Session: 603. Lymphoid Oncogenesis: Basic: Poster I
Hematology Disease Topics & Pathways:
Lymphoid Leukemias, Research, Fundamental Science, Diseases, Lymphoid Malignancies, Biological Processes, Technology and Procedures, gene editing, pathogenesis
Results: We have previously shown that the B-cell-specific kinase SYK and the T-cell-specific kinase ZAP70 are segregated to prevent autoimmunity and malignant transformation of pre-germinal center B-cells. In pre-malignant B-cells, SYK drives negative selection through Ca2+-signaling via BTK-BLNK phosphorylation and downstream activation of NFAT. The aberrant expression of ZAP70 diverts SYK signaling towards CD19-PI3K, weakening negative selection, and consequently permitting the expansion of pre-malignant cells. This represents a novel key mechanism of aberrantly expressed signaling molecules in the etiology and persistence of B-lymphoid malignancy.
We previously showed that co-expression of the T-cell kinase ZAP70 with the B-cell kinase SYK dramatically accelerated the development of fatal disease in a mouse model of CLL, consistent with poor clinical outcomes of ZAP70+ CLL in patients.
To elucidate the role of ZAP70 co-expression in the initiation of B-ALL, pre-B-cells were isolated from Zap70-/- mice and transformed ex vivo with BCR-ABL1 and NRASG12D to model B-ALL. These cells showed significantly impaired colony-forming capacity compared to transformed wild-type cells. To corroborate these results, we crossed BCR-ABL1-transgenic with Zap70-/- mice. Next, patient-derived B-ALL and MCL xenografts (PDX) were engineered to carry a homozygous knock-in of dTAG at the C-terminus of ZAP70. Upon degradation of ZAP70-dTAG, consequences on cellular fitness and proliferation were assessed, as well as the downstream activation of Ca2+-signaling and NFAT activation (Figure 1). Additionally, a mouse strain carrying a bulky ATP-analog-sensitive variant of Zap70 (M413A) was crossed with the p190 strain to assess the effect of ZAP70 inhibition after the manifestation of B-cell leukemia.
Since the expression of ZAP70 increases upon malignant transformation of pre-germinal center B-cells, we used Genomic Locus Proteomics (GLoPro) to identify transcription factors driving this transcriptional upregulation (Figure 1). By comparing malignant B- and T-cell lines, which either express only SYK or ZAP70 or co-express them, we were able to isolate specific mediators of aberrant transcription of ZAP70, including β-catenin/WNT signaling.
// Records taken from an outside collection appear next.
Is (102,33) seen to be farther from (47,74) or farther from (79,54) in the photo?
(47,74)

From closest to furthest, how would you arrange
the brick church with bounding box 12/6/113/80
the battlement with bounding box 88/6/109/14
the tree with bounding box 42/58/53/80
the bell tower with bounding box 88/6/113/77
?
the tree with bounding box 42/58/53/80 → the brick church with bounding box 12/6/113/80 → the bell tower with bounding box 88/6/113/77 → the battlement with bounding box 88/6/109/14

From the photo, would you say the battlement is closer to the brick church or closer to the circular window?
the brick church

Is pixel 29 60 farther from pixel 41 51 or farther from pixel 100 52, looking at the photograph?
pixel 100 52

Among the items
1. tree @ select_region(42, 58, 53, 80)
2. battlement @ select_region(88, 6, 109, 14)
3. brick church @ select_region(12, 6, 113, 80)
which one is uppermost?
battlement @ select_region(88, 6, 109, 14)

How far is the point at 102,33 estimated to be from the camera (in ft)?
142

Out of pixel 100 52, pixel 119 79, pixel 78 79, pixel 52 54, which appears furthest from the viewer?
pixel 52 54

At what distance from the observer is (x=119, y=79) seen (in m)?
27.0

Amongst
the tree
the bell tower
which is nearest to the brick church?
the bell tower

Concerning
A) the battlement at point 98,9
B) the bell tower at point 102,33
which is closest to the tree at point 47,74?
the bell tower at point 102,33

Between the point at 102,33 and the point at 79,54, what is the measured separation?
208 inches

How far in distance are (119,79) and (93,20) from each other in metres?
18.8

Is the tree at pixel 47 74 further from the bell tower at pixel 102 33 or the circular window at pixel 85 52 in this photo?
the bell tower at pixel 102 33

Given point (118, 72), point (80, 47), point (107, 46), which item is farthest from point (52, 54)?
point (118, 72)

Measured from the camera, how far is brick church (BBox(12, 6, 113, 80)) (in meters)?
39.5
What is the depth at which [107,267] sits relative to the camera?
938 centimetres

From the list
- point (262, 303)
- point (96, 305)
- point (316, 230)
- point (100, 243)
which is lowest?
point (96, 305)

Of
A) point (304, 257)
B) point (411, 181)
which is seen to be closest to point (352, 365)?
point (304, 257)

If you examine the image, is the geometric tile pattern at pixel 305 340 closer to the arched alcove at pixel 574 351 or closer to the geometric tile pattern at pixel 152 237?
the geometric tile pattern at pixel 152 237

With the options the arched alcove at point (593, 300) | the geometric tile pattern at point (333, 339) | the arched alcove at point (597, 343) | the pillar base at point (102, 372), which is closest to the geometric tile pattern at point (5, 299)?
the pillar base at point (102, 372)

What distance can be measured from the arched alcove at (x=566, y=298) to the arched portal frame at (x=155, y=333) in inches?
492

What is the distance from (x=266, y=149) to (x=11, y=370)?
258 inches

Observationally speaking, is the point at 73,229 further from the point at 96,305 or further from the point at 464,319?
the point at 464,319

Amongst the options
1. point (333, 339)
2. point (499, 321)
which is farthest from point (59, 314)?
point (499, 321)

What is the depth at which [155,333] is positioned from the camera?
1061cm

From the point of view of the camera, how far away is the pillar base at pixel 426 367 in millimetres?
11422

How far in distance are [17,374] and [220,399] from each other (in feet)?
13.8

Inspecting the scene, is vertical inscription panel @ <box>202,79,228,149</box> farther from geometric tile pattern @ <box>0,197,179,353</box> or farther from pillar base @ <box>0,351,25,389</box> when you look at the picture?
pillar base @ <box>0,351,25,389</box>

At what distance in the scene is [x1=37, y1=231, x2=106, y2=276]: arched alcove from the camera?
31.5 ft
ChIP-qPCR, CRISPR/Cas9-mediated knockout, as well as dTAG, were used to validate the binding of transcription factors identified by GLoPro to the ZAP70 enhancers and their role in ZAP70 expression.
Apart from ZAP70, we identified multiple aberrantly co-expressed T-cell signaling proteins by comparative proteomic analysis of malignant B- and T-cell lines. These included LCK, PLCγ1, and SLP-76, while the BTK-homolog ITK is completely absent in B-cell lines. In future work, we aim to elucidate the transcriptional regulation and consequences of the loss of these aberrantly co-expressed proteins. Further, we will perform a CRISPR/Cas9-based switch of BTK and ITK to explore the effects of forced co-expression of these segregated proteins.
Conclusions: We conclude that malignant pre-germinal center B-cells increase the expression of ZAP70 through the formation of aberrant transcription machinery. Furthermore, our work elucidates the role of ZAP70 not only for the initiation but also for the maintenance of B-cell leukemia. Other T-cell signaling molecules are also aberrantly expressed in B-cell malignancies and further investigation will highlight their transcriptional regulation and role during and after malignant transformation.
Disclosures: No relevant conflicts of interest to declare.